When injustice is part of the tax structure

Across America it is almost election time. At or near the top of the issue list is taxation. Who should be paying taxes? How much should people be paying? For what purposes should tax money be used? Jesus, the Rabbi from Nazareth, would be in the thick of the discussion. It is what he did in rural northern Palestine in the first century, and I believe he would do it again. In true rabbinic fashion he would be telling stories about how the tax system relates to the establishing of justice in the kingdom of God on earth. This involvement in public life is a part of the Jesus story that Christian ministers, leaders and churches are hesitant to talk about.

In the 18th chapter of Luke, Jesus is reported as telling a story about two people who went to the Jerusalem Temple to pray. To better understand the parable, the reader should strip away both the introduction and the conclusion that Luke added to the parable to better fit his own purposes. Luke makes the parable a story of contrasts that seeks to redefine the identity of the good and the bad. In the process, Luke takes our attention away from the fundamental meaning of the parable.

Once the introduction and the conclusion are stripped away, the parable is a typical story that would be told by a rabbi with an implied or verbal invitation for a discussion to begin. The first hearers of the parable were no doubt peasants in rural northern Palestine. They would have very easily identified the characters in the story. Two generations later, when Luke wrote his gospel, he probably did not fully understand the two characters. Certainly, without some knowledge of history and the culture of the first century, a modern reader is not quick to understand the dynamics.

The Pharisee is a tragic story in itself. He was one who had sold his soul to the Jerusalem Temple system. In the process he had achieved wealth and position. What he did was not easy or popular. His Temple prayer indicates that he believed he had become someone important. The Pharisee of our story was one who was regularly sent 70 miles north of Jerusalem to places like Nazareth to collect tithes and fees for the support of the religious system based in Jerusalem. The total that was demanded was typically between 20 and 25 percent of a peasant’s income. As unjust as it was, the peasant population with reluctant obedience coughed up the money and gave it to the religious mercenary from Jerusalem. Amazingly, the poor were paying the price for the rich to get richer.

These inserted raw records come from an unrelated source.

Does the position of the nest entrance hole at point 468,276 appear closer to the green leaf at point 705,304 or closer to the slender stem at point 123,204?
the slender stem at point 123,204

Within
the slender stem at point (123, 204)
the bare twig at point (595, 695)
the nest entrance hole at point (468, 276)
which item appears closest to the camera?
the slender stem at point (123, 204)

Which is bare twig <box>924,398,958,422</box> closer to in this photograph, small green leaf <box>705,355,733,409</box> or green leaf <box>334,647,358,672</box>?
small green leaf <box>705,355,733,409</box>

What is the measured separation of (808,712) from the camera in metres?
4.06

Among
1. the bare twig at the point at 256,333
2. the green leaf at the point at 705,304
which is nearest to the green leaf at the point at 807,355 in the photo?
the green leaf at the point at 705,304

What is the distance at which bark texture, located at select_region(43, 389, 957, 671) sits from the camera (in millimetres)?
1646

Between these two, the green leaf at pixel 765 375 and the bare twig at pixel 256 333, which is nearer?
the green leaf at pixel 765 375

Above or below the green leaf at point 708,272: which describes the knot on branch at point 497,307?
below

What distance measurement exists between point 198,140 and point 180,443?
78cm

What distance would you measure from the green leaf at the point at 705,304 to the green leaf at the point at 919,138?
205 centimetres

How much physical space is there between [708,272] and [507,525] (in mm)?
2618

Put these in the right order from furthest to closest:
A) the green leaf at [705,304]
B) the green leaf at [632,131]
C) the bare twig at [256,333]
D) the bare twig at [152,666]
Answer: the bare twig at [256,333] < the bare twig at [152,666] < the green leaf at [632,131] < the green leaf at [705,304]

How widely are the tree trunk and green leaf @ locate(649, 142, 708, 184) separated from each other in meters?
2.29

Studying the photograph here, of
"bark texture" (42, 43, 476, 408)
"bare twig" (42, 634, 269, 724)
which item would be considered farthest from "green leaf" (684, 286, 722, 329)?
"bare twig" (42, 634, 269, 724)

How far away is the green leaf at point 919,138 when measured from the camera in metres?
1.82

The tax man was different. He was a very poorly paid mercenary employed by a tax collector who was in turn the servant of a puppet government that was expected to extract funds for the rulers in Rome. Sounds complicated? It was. It was a system of revenue extraction for the benefit of Caesar. All the middlemen took and kept as large a share as they dared. Everyone got a share except for the guy on the bottom of the pile. He received no more than a subsistence level wage. The tax guy in the story was in fact a toll collector. Toll collectors were stationed in the tollbooths along roads, at borders, and at the gates of towns and cities. They collected fees from everyone who traveled. They were tough and demanding on people who traveled for any reason. The toll collectors had to produce revenue or be fired.

The toll collectors were hated by everyone, but they were economically trapped. They probably felt terrible about what they were doing. They were doing only what they had to do to survive.

Toll collections were only one part of the tax extraction program that was operated locally but controlled in far away Rome. It is estimated that the Roman system of taxes and tolls took up to another 25 percent of the income of rural peasants.

Once the introduction and the conclusion of the parable are stripped away, and the life situation of both the toll collector and the Pharisee is understood, the discussion begins. The most dramatic result is that the peasant listener to the story gains insight into the systems of extraction and those who operated the systems.

This is the stuff of which rebellions and revolts are made. Make no mistake, Jesus was fully involved in confronting the injustices involved.

In today’s world, my wife and I pay taxes. We pay sales tax; we pay local property tax; we pay gasoline tax; we pay federal income tax. When I consider the benefits that we receive, we probably should be paying more taxes. Public schools, roads, parks, police and fire protection, and recreational facilities head a long list of benefits that we receive and are for the common good.

The tragedy that emerges out of the parable of the Pharisee and the toll collector is that common folk were being heavily taxed with zero benefits for the common good. The rich were getting richer. The poor were getting poorer. Jesus was leading the protest movement.

My first point in the writing of this essay is to point out that Christian ministers, Christian believers, and Christian churches have too often stayed out of the issues of the injustices of our American tax system. This needs to change. Separation of church and state is intended to keep the state out of the affairs of our churches. Separation is not intended to keep churches out of the workings of government, particularly when gross injustices are screaming for attention. Churches and their leaders ought to be in the front lines of protest against injustice wherever it is found. Our tax systems are a good place to start.

The parable of the toll collector and the Pharisee is the lectionary Gospel reading for Sunday, Oct. 24. Many sermons will be preached on this particular text. Few ministers will dare talk about the injustices in the American tax system.